Bei meinem Spaziergang auf den cerros werde ich mit malerischen Ausblicken auf Hafen und Meer belohnt. Ich habe kein Ziel, wandere nur in der Sonne durch die ansteigenden und abfallenden Gassen, tauche meinen Blick in die satten Farben der Fassaden. Alles wirkt ziemlich ruhig und mein Geist ist angenehm schläfrig. Irgendwann finde ich ein nettes Café, wo ich das Wlan nutze, um kaffeetrinkend mit meinem mir fehlenden F zu schreiben. Wann immer ich kann, schicke ich ihm Bilder und Worte um das, was ich hier erlebe. Wie gern würde ich die ganze Erfahrung hier mit ihm teilen.
Am frühen Abend sitze ich irgendwann wieder im Bus gen Santiago. Anderthalb Stunden lang tue ich beinah nichts als mich in Musik aus meinen Kopfhörern zu versinken und die Gedanken ganz weit wandern zu lassen. Ich merke, dass ich mir solche Stunden, die keinen Zweck und Ziel haben, sondern nur Sinnesfluss und Dahintreiben sind, im Alltag in Paris zu selten schenke. Leerlaufzeit. Zeit, in der nichts passiert und doch unbemerkt Gedanken sinken können und andere hochsteigen, die für "Zweckzeiten"zu zaghaft sind. Einfach Songs (wie diesen oder diesen) die in die Berglandschaft da draußen ziehen ...
como un hogar humilde que se apaga.
Lloras? ... Entre los alamos de oro,
lejos, la sombra del amor te aguarda.
wie ein Herd, der bescheiden verlöscht.
Dort oben über den Bergen,
sind noch einige Gluten zu sehen.
Weinst du? ... Zwischen den Pappeln aus Gold,
in der Ferne, wartet der Schatten der Liebe auf dich.
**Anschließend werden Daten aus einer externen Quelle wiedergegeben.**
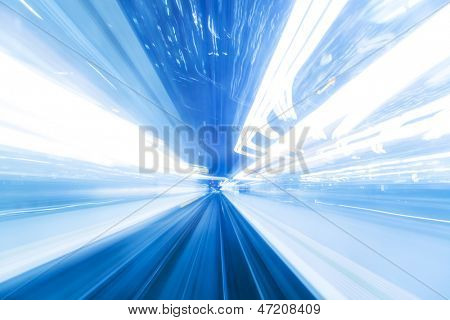 Speed motion at night in blue light - Abstract Light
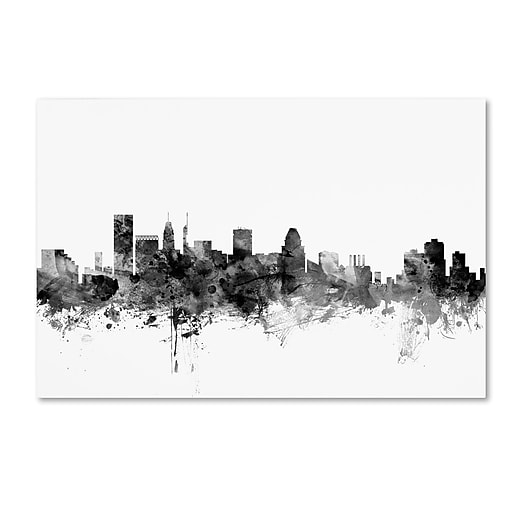 "Trademark Fine Art Michael Tompsett 'Baltimore Maryland Skyline B&W' 12"" x 19"" Canvas Stretched (190836107803)"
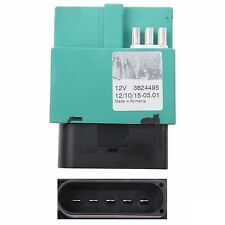 For Audi Q3 Quattro Volkswagen Tiguan Fuel Pump Control Module OE Supplier
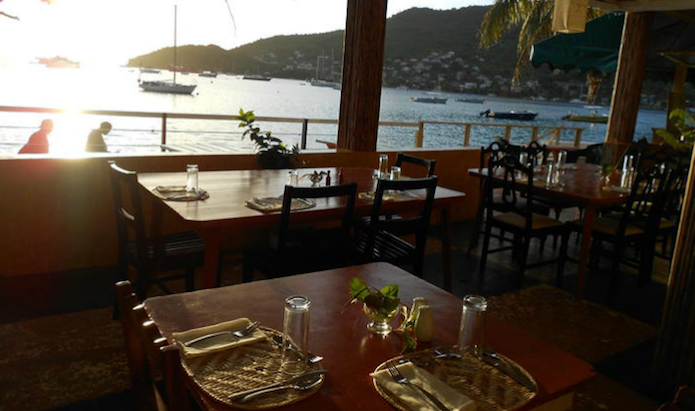 Image from FigTreeBequia.com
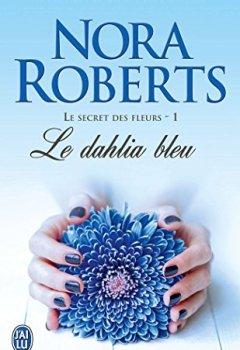 Livres Couvertures de Le secret des fleurs (1) - Le dahlia bleu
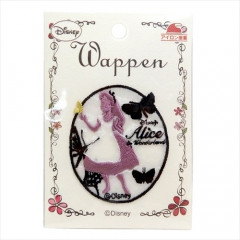 Japan Disney Embroidery Iron-on Applique Patch - Alice / Silhouette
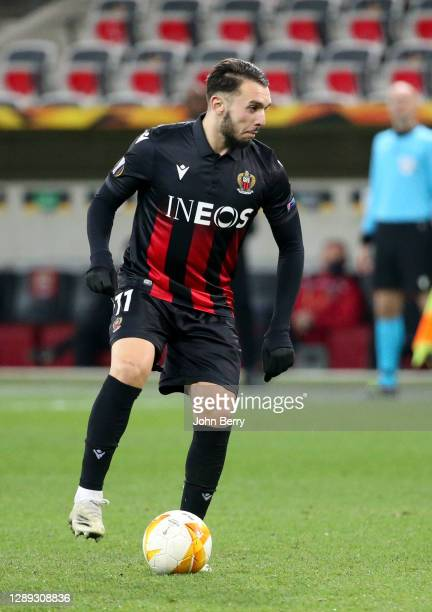 Amine Gouiri of Nice during the UEFA Europa League Group C stage match between OGC Nice and Bayer 04 Leverkusen at Allianz Riviera stadium on...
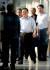 김철규 북한 호위사령부 부사령관이 18일 숙소인 베트남 하노이의 정부게스트하우스(영빈관)를 나서고 있다. [뉴스1]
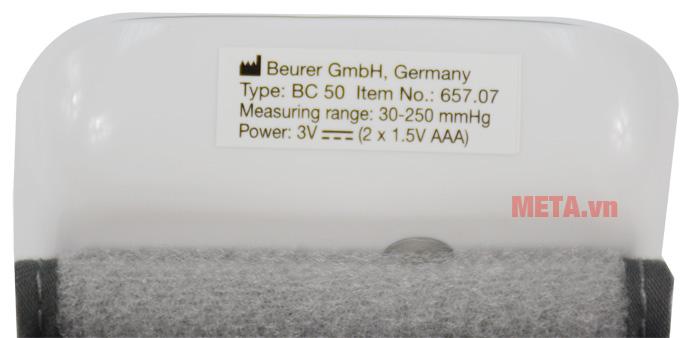 Máy đo huyết áp cổ tay Beurer BC50 có điện thế pin 3V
- Antonio Machado ( Campo / Feld)
Und ich denke daran, was hinter mir liegt, was vor mir liegt. Was mich hier in der Ferne berührt, begeistert, beirrt. Was ich lernen und mitnehmen will. Was mir fehlt. Auch daran, wie schnell die Zeit vergeht. Dass deshalb wohl nichts besser ist, als den gegenwärtigen Moment ganz zu erleben und glücklich zu sein.